EXERCISE DATA:
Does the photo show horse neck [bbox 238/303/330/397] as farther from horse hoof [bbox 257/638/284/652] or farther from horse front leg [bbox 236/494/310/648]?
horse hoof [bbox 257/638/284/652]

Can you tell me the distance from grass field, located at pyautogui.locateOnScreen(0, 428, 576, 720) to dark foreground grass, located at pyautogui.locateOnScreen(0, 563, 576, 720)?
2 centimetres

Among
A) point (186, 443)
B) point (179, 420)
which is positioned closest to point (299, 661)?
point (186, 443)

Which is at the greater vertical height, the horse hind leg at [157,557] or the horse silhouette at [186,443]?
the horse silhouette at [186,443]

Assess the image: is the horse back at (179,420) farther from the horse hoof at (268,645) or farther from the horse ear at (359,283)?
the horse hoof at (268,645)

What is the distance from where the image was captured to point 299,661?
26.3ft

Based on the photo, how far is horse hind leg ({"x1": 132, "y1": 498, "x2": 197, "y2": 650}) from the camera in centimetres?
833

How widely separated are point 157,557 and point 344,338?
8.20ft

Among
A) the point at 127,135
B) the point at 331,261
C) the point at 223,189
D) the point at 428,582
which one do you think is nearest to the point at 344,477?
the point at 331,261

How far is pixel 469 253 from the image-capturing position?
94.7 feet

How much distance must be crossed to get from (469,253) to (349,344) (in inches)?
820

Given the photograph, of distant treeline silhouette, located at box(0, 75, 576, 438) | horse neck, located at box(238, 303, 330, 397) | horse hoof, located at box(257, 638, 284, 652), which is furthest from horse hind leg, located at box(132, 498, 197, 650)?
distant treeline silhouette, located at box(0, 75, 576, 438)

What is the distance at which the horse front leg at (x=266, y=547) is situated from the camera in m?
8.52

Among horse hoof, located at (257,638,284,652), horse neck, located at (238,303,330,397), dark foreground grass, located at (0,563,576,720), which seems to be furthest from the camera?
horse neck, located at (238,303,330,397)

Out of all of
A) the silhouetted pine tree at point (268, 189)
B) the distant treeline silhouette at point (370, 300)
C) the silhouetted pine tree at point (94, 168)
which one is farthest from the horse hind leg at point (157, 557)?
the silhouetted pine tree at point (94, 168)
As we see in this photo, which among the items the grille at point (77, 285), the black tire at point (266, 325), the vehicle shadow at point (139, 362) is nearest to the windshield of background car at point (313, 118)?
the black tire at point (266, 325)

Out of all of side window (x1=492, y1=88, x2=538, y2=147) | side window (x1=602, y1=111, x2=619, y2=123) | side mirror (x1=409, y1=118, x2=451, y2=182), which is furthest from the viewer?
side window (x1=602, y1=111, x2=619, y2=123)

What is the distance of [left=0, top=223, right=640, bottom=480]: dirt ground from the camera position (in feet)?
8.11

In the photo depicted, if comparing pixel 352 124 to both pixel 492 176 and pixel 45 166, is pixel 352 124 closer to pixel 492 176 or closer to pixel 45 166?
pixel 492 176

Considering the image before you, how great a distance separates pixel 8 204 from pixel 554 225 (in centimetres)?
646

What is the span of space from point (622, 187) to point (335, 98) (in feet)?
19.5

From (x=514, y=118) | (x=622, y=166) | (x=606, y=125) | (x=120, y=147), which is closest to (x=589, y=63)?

STATED GOAL: Please quote all of the rows above word for word, line by line.

COMPLETED EXERCISE:
Does the photo show horse neck [bbox 238/303/330/397] as farther from horse hoof [bbox 257/638/284/652] or farther from horse front leg [bbox 236/494/310/648]?
horse hoof [bbox 257/638/284/652]

Can you tell me the distance from grass field, located at pyautogui.locateOnScreen(0, 428, 576, 720) to dark foreground grass, located at pyautogui.locateOnScreen(0, 563, 576, 720)?
2 centimetres

Among
A) point (186, 443)
B) point (179, 420)
which is positioned closest to point (299, 661)?
point (186, 443)

Which is at the greater vertical height, the horse hind leg at [157,557] or the horse silhouette at [186,443]?
the horse silhouette at [186,443]

Assess the image: is the horse back at (179,420) farther from the horse hoof at (268,645) or farther from the horse ear at (359,283)?
the horse hoof at (268,645)

What is the distance from where the image was captured to point 299,661?
26.3ft

Based on the photo, how far is horse hind leg ({"x1": 132, "y1": 498, "x2": 197, "y2": 650}) from the camera in centimetres?
833

How widely separated are point 157,557 and point 344,338?
8.20ft

Among
A) the point at 127,135
B) the point at 331,261
C) the point at 223,189
D) the point at 428,582
which one do you think is nearest to the point at 344,477?
the point at 331,261

How far is pixel 469 253 from the image-capturing position?
94.7 feet

How much distance must be crossed to get from (469,253) to (349,344) (in inches)?
820

Given the photograph, of distant treeline silhouette, located at box(0, 75, 576, 438) | horse neck, located at box(238, 303, 330, 397) | horse hoof, located at box(257, 638, 284, 652), which is furthest from horse hind leg, located at box(132, 498, 197, 650)?
distant treeline silhouette, located at box(0, 75, 576, 438)

What is the distance at which the horse front leg at (x=266, y=547) is situated from the camera in m?
8.52

Among horse hoof, located at (257,638,284,652), horse neck, located at (238,303,330,397), dark foreground grass, located at (0,563,576,720), which seems to be furthest from the camera?
horse neck, located at (238,303,330,397)

Out of all of
A) the silhouetted pine tree at point (268, 189)
B) the distant treeline silhouette at point (370, 300)
C) the silhouetted pine tree at point (94, 168)
which one is farthest from the horse hind leg at point (157, 557)?
the silhouetted pine tree at point (94, 168)
As we see in this photo, which among the items the grille at point (77, 285), the black tire at point (266, 325), the vehicle shadow at point (139, 362) is nearest to the windshield of background car at point (313, 118)?
the black tire at point (266, 325)

Out of all of side window (x1=492, y1=88, x2=538, y2=147) | side window (x1=602, y1=111, x2=619, y2=123) | side mirror (x1=409, y1=118, x2=451, y2=182), which is furthest from the viewer?
side window (x1=602, y1=111, x2=619, y2=123)

What is the distance of [left=0, top=223, right=640, bottom=480]: dirt ground from the camera position (in feet)?
8.11

In the photo depicted, if comparing pixel 352 124 to both pixel 492 176 and pixel 45 166, is pixel 352 124 closer to pixel 492 176 or closer to pixel 45 166?
pixel 492 176

Considering the image before you, how great a distance separates pixel 8 204 from pixel 554 225 (in centimetres)?
646

What is the span of space from point (622, 187) to point (335, 98) (in feet)?
19.5

From (x=514, y=118) | (x=622, y=166) | (x=606, y=125) | (x=120, y=147), which is closest to (x=589, y=63)?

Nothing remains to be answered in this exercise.